Nel Saggio popolare si dice (e scrivo «si dice» perché l’affermazione non è giustificata, non è valutata, non esprime un concetto fecondo, ma è casuale, senza nessi con antecedenti e conseguenti) che ogni società è qualcosa di più che la mera somma dei suoi componenti. L’osservazione avrebbe dovuto essere collegata con l’altra di Engels che la quantità diventa qualità e avrebbe dovuto dar luogo a una analisi concreta di una aspetto caratteristico del materialismo storico.
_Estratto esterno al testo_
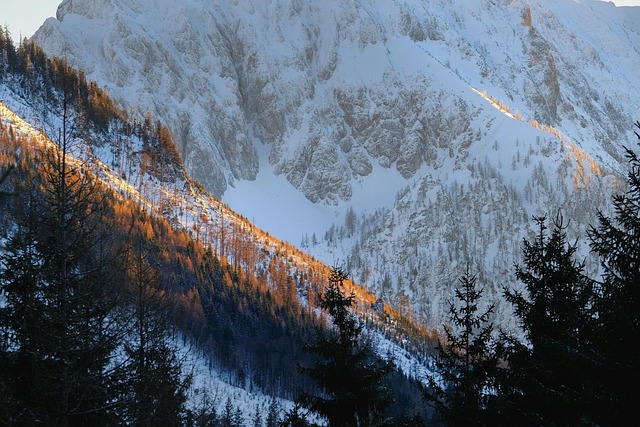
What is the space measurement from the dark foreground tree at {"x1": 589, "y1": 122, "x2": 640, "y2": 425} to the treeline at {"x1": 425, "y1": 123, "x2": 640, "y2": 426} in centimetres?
1

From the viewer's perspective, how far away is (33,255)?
14.6 meters

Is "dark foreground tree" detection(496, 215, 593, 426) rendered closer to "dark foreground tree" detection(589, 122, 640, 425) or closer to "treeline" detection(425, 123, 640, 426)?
"treeline" detection(425, 123, 640, 426)

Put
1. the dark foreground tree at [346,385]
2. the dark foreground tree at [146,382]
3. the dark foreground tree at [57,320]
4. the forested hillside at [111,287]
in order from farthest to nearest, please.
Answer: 1. the dark foreground tree at [346,385]
2. the dark foreground tree at [146,382]
3. the forested hillside at [111,287]
4. the dark foreground tree at [57,320]

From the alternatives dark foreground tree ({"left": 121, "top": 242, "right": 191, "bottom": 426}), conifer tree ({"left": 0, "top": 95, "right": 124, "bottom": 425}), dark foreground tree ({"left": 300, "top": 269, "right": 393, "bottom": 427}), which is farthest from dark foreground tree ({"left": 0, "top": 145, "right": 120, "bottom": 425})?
dark foreground tree ({"left": 300, "top": 269, "right": 393, "bottom": 427})

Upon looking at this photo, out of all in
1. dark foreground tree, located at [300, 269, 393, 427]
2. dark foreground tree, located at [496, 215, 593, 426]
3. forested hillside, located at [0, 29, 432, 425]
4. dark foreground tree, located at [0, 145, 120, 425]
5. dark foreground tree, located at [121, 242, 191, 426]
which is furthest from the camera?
dark foreground tree, located at [300, 269, 393, 427]

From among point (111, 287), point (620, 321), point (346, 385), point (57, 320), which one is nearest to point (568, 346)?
point (620, 321)

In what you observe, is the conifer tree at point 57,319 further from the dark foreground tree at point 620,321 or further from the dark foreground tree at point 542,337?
the dark foreground tree at point 542,337

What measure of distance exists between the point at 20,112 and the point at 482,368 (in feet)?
565

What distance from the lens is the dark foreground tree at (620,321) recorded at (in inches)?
390

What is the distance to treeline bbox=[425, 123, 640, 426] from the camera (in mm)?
10008

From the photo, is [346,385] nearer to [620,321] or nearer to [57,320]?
[57,320]

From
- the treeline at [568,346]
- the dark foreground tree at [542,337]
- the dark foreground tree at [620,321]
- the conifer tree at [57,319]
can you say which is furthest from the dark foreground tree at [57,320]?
the dark foreground tree at [542,337]

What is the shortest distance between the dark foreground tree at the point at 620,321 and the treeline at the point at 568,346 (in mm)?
15

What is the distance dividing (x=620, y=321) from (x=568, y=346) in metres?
0.85
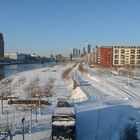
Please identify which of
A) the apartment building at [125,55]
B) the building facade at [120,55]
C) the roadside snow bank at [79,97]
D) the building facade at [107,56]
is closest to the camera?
the roadside snow bank at [79,97]

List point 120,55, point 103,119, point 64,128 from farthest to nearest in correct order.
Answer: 1. point 120,55
2. point 103,119
3. point 64,128

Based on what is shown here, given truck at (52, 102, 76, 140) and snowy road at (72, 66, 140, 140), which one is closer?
truck at (52, 102, 76, 140)

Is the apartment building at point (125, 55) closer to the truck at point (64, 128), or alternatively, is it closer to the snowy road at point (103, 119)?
the snowy road at point (103, 119)

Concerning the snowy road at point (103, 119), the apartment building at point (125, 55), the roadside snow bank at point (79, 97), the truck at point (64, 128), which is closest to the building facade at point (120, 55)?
the apartment building at point (125, 55)

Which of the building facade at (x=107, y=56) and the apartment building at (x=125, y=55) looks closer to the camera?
the apartment building at (x=125, y=55)

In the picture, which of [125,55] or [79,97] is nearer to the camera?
[79,97]

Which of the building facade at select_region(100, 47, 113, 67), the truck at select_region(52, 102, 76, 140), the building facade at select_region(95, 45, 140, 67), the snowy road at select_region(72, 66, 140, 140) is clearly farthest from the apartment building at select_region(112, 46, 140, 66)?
the truck at select_region(52, 102, 76, 140)

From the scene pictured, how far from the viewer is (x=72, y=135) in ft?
53.6

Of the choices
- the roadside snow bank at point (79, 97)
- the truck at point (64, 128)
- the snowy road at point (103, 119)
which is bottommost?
the roadside snow bank at point (79, 97)

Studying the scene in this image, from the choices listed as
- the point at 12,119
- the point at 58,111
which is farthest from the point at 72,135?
the point at 12,119

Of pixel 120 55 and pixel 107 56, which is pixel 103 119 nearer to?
pixel 107 56

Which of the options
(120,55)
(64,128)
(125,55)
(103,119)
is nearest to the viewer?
(64,128)

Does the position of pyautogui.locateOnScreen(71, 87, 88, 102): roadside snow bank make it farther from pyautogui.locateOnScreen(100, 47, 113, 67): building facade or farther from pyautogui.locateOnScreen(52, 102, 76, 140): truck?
pyautogui.locateOnScreen(100, 47, 113, 67): building facade

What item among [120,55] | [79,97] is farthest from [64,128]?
[120,55]
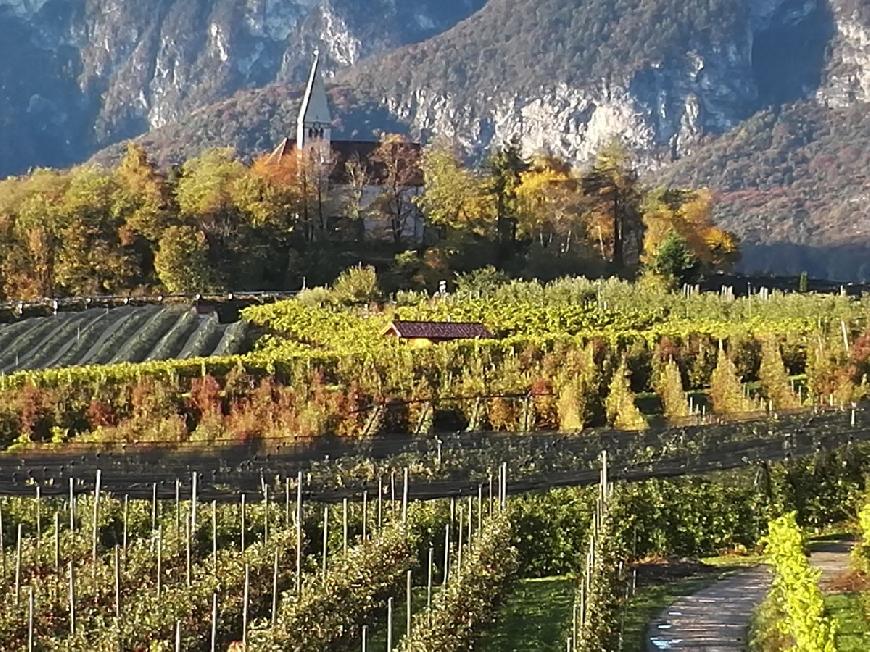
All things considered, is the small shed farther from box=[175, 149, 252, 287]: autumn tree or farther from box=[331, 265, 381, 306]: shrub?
box=[175, 149, 252, 287]: autumn tree

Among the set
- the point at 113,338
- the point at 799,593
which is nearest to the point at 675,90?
the point at 113,338

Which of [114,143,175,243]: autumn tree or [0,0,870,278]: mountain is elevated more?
[0,0,870,278]: mountain

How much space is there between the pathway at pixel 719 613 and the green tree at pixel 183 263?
3310 centimetres

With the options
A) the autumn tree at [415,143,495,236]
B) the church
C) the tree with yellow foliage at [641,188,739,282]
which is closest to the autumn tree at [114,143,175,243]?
the church

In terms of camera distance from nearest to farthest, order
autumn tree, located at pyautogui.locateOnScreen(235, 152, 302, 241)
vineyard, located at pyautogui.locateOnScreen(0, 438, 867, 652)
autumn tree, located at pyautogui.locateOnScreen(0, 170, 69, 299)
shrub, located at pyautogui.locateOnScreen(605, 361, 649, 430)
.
Result: 1. vineyard, located at pyautogui.locateOnScreen(0, 438, 867, 652)
2. shrub, located at pyautogui.locateOnScreen(605, 361, 649, 430)
3. autumn tree, located at pyautogui.locateOnScreen(0, 170, 69, 299)
4. autumn tree, located at pyautogui.locateOnScreen(235, 152, 302, 241)

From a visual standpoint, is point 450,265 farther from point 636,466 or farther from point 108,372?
point 636,466

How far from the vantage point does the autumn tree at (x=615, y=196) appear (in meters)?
55.6

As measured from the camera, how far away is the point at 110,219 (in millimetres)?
51031

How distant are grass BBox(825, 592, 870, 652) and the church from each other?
41.4m

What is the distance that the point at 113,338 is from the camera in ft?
119

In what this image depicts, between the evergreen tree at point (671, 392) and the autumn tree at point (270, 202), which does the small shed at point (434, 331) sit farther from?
the autumn tree at point (270, 202)

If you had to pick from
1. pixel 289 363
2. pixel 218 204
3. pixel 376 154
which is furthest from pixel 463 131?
pixel 289 363

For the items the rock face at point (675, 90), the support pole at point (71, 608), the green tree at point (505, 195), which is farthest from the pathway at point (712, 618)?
the rock face at point (675, 90)

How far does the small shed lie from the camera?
31.9 metres
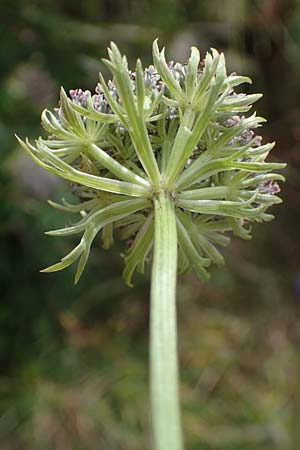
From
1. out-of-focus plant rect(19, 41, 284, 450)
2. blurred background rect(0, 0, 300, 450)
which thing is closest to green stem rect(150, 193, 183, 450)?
out-of-focus plant rect(19, 41, 284, 450)

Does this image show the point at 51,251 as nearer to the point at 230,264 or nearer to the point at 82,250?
the point at 230,264

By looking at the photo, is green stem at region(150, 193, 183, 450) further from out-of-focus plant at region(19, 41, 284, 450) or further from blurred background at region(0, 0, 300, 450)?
blurred background at region(0, 0, 300, 450)

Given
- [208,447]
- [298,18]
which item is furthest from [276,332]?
[298,18]

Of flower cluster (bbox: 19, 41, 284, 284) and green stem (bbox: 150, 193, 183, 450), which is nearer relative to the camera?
green stem (bbox: 150, 193, 183, 450)

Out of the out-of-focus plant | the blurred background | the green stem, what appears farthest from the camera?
the blurred background

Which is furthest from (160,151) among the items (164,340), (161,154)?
(164,340)

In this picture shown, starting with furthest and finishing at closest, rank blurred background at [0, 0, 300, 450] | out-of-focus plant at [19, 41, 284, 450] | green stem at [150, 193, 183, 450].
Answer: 1. blurred background at [0, 0, 300, 450]
2. out-of-focus plant at [19, 41, 284, 450]
3. green stem at [150, 193, 183, 450]

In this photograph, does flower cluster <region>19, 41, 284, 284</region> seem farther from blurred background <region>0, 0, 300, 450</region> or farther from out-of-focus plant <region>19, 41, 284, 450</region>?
blurred background <region>0, 0, 300, 450</region>

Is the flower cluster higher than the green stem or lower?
higher

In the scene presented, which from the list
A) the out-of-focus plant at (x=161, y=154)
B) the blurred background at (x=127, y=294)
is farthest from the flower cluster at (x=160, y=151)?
the blurred background at (x=127, y=294)
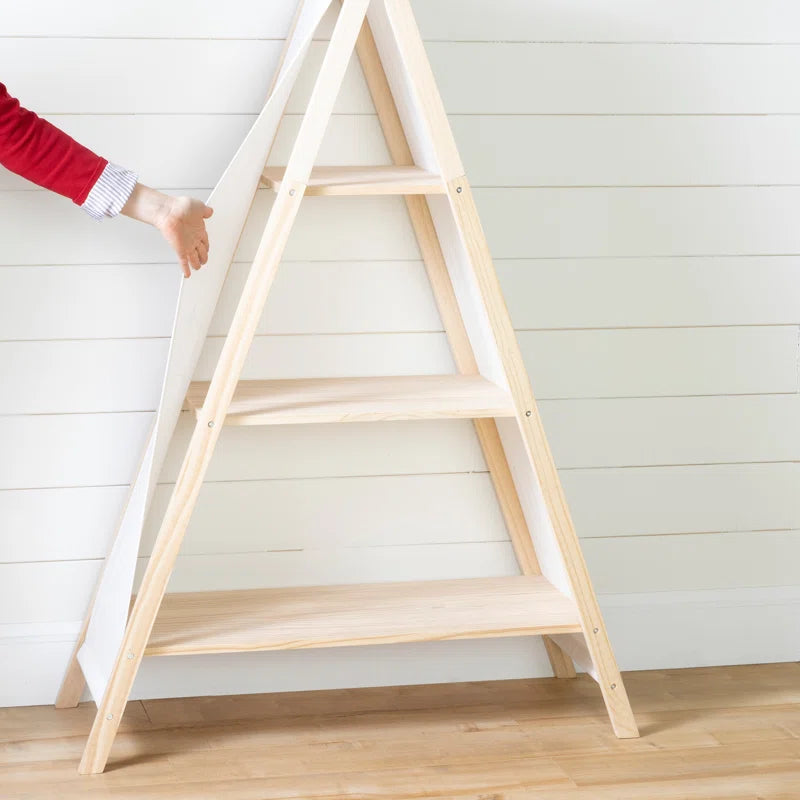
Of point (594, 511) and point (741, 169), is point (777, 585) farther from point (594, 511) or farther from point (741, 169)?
point (741, 169)

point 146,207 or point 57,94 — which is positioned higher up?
point 57,94

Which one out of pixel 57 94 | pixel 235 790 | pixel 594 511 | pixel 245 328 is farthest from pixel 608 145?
pixel 235 790

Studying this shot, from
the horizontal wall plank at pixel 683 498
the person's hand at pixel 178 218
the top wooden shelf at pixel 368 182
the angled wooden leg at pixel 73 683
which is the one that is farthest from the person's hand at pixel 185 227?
A: the horizontal wall plank at pixel 683 498

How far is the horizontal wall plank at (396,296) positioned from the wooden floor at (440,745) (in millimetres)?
661

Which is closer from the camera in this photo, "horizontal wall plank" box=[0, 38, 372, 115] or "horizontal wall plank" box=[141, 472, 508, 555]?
"horizontal wall plank" box=[0, 38, 372, 115]

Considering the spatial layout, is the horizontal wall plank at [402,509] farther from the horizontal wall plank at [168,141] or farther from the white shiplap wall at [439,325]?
the horizontal wall plank at [168,141]

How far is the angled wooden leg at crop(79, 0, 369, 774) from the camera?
160 centimetres

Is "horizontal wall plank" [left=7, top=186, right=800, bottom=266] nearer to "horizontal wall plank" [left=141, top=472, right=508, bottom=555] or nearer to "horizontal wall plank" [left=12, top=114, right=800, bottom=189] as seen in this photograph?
"horizontal wall plank" [left=12, top=114, right=800, bottom=189]

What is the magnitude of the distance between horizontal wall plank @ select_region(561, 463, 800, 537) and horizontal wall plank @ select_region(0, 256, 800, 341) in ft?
0.92

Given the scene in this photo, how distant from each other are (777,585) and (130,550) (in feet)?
4.10

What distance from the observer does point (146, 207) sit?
1736mm

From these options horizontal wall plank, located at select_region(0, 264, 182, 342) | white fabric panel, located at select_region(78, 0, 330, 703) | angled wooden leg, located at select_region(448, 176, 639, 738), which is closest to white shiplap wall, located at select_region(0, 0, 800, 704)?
horizontal wall plank, located at select_region(0, 264, 182, 342)

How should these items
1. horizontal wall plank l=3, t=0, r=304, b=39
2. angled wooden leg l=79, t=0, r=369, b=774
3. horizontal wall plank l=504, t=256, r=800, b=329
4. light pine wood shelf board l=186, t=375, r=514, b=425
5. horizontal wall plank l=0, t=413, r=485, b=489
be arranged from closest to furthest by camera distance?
1. angled wooden leg l=79, t=0, r=369, b=774
2. light pine wood shelf board l=186, t=375, r=514, b=425
3. horizontal wall plank l=3, t=0, r=304, b=39
4. horizontal wall plank l=0, t=413, r=485, b=489
5. horizontal wall plank l=504, t=256, r=800, b=329

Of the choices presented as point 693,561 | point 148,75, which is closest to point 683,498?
point 693,561
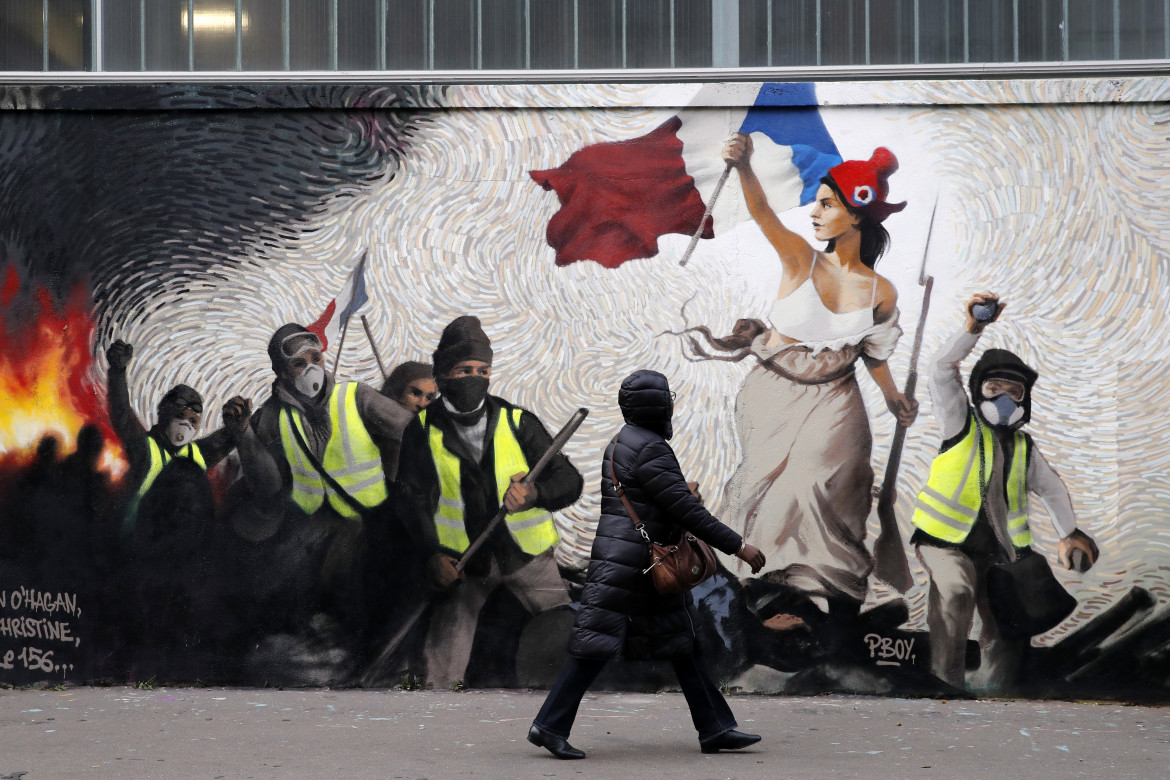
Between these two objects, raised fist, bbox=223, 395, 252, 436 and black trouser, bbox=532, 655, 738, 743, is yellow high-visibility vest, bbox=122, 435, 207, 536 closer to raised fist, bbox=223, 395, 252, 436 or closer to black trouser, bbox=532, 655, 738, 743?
raised fist, bbox=223, 395, 252, 436

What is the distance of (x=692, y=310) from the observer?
21.4 ft

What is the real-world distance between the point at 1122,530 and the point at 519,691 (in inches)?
137

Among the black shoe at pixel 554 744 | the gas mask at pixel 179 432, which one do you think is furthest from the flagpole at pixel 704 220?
the gas mask at pixel 179 432

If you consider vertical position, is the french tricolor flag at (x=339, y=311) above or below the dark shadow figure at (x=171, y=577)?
above

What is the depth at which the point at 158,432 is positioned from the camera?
6727 millimetres

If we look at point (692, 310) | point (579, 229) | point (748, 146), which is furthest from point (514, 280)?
point (748, 146)

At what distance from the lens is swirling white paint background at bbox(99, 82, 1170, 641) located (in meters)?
6.34

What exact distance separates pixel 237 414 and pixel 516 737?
8.47 ft

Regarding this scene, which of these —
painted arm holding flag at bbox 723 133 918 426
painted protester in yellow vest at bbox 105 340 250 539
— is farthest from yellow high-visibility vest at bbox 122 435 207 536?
painted arm holding flag at bbox 723 133 918 426

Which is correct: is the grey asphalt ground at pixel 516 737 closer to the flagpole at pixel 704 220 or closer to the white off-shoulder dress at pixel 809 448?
the white off-shoulder dress at pixel 809 448

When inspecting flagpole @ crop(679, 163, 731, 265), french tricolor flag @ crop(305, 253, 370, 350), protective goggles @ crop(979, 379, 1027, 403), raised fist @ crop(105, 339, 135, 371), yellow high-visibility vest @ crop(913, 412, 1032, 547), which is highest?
flagpole @ crop(679, 163, 731, 265)

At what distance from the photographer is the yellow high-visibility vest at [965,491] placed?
6.35 meters

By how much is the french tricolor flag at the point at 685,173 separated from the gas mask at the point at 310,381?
155 centimetres

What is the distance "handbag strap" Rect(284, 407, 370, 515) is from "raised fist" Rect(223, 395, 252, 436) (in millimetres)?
234
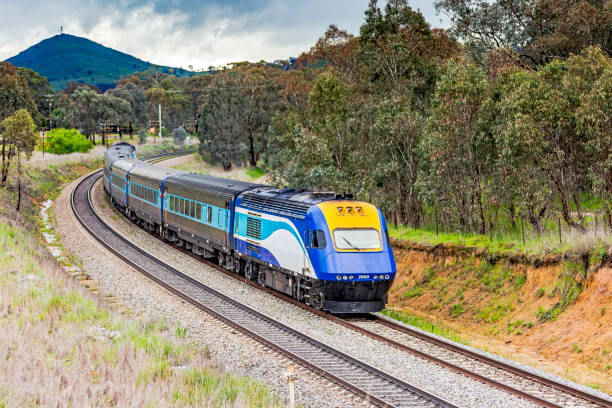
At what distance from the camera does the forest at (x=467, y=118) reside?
24594mm

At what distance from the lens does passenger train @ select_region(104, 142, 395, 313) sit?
18531mm

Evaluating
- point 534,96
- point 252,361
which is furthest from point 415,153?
point 252,361

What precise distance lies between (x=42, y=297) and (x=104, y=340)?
4053mm

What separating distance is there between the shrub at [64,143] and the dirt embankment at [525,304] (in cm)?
7143

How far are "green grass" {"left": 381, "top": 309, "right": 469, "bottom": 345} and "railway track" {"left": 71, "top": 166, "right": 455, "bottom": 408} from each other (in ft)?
14.8

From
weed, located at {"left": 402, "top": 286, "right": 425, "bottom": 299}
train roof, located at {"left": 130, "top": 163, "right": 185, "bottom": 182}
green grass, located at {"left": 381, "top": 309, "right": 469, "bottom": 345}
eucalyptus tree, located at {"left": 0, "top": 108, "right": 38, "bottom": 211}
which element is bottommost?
Answer: weed, located at {"left": 402, "top": 286, "right": 425, "bottom": 299}

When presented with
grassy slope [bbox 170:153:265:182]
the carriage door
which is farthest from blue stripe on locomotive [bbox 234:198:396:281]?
grassy slope [bbox 170:153:265:182]

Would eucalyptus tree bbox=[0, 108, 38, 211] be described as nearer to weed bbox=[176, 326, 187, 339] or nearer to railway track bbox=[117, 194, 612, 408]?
weed bbox=[176, 326, 187, 339]

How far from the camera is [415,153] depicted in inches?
1379

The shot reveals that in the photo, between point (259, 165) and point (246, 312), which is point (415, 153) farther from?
point (259, 165)

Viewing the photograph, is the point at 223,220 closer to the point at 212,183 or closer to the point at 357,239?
the point at 212,183

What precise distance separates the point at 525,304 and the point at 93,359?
1358 cm

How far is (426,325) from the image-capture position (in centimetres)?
1998

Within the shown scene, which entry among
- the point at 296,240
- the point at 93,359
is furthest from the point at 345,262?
the point at 93,359
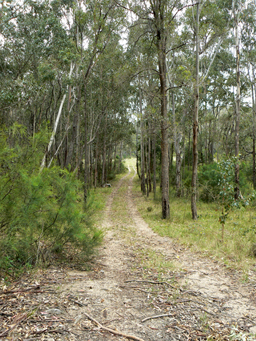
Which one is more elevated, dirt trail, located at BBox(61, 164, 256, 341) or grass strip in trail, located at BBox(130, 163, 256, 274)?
dirt trail, located at BBox(61, 164, 256, 341)

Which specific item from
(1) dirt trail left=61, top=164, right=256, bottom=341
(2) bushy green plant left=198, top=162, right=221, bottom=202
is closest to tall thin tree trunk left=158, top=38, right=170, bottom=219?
(2) bushy green plant left=198, top=162, right=221, bottom=202

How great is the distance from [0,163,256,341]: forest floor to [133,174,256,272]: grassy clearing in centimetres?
74

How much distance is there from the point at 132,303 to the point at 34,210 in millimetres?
2079

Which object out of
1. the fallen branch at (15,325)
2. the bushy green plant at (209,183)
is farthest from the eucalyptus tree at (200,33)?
the fallen branch at (15,325)

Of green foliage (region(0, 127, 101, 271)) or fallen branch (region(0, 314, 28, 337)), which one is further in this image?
green foliage (region(0, 127, 101, 271))

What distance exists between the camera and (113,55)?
62.3 feet

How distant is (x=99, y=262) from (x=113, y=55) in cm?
1656

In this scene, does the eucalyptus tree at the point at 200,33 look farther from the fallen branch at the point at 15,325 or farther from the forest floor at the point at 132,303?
the fallen branch at the point at 15,325

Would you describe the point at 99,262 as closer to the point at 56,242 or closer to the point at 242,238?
the point at 56,242

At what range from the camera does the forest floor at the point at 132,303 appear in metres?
3.17

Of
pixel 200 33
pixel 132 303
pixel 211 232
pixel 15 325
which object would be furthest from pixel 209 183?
pixel 15 325

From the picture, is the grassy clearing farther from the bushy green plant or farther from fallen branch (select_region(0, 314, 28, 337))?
fallen branch (select_region(0, 314, 28, 337))

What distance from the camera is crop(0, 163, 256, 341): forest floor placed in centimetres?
317

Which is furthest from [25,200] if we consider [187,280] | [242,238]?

Se ogni aggregato sociale, infatti, è qualcosa di più che la somma dei suoi componenti, ciò significa che la legge che spiega gli aggregati sociali non è una «legge fisica», intesa nel senso stretto della parola: nella fisica non si esce dal dominio della quantità altro che per metafora. Nel materialismo storico la qualità è però strettamente connessa alla quantità e anzi in questa connessione è la sua parte originale e feconda. L’idealismo ipostatizzava questo «qualcosa», ne fa un ente a sé, lo spirito, come la religione ne aveva fatto la divinità. Ma se è «ipostasi» quella della religione e dell’idealismo, cioè astrazione arbitraria non procedimenti di distinzione analitica praticamente comodo per ragioni pedagogiche, è anche «ipostasi» quella del materialismo volgare che «divinizza» la materia ecc. Cfr questo modo di vedere nella concezione dello Stato così come è esposta dagli idealisti attuali; lo Stato finisce con l’essere proprio «questo qualcosa» di superiore agli individui: un uomo di buon senso, chiamato alla leva, per es. potrebbe rispondere che prendano di lui la parte di «qualcosa» con cui contribuisce a creare il «totale qualcosa» che è lo Stato, e gli lascino la persona fisica concreta e materiale.- Ricordare la novella del Saladino che dirime la vertenza tra il rosticciere che vuole pagato l’uso del fumo [aromatico] delle sue vivande e il mendicante che non vuol pagare: il Saladino fa suonare una moneta e dice al rosticciere di intascare il suono così come il mendicante ha mangiato il fumo.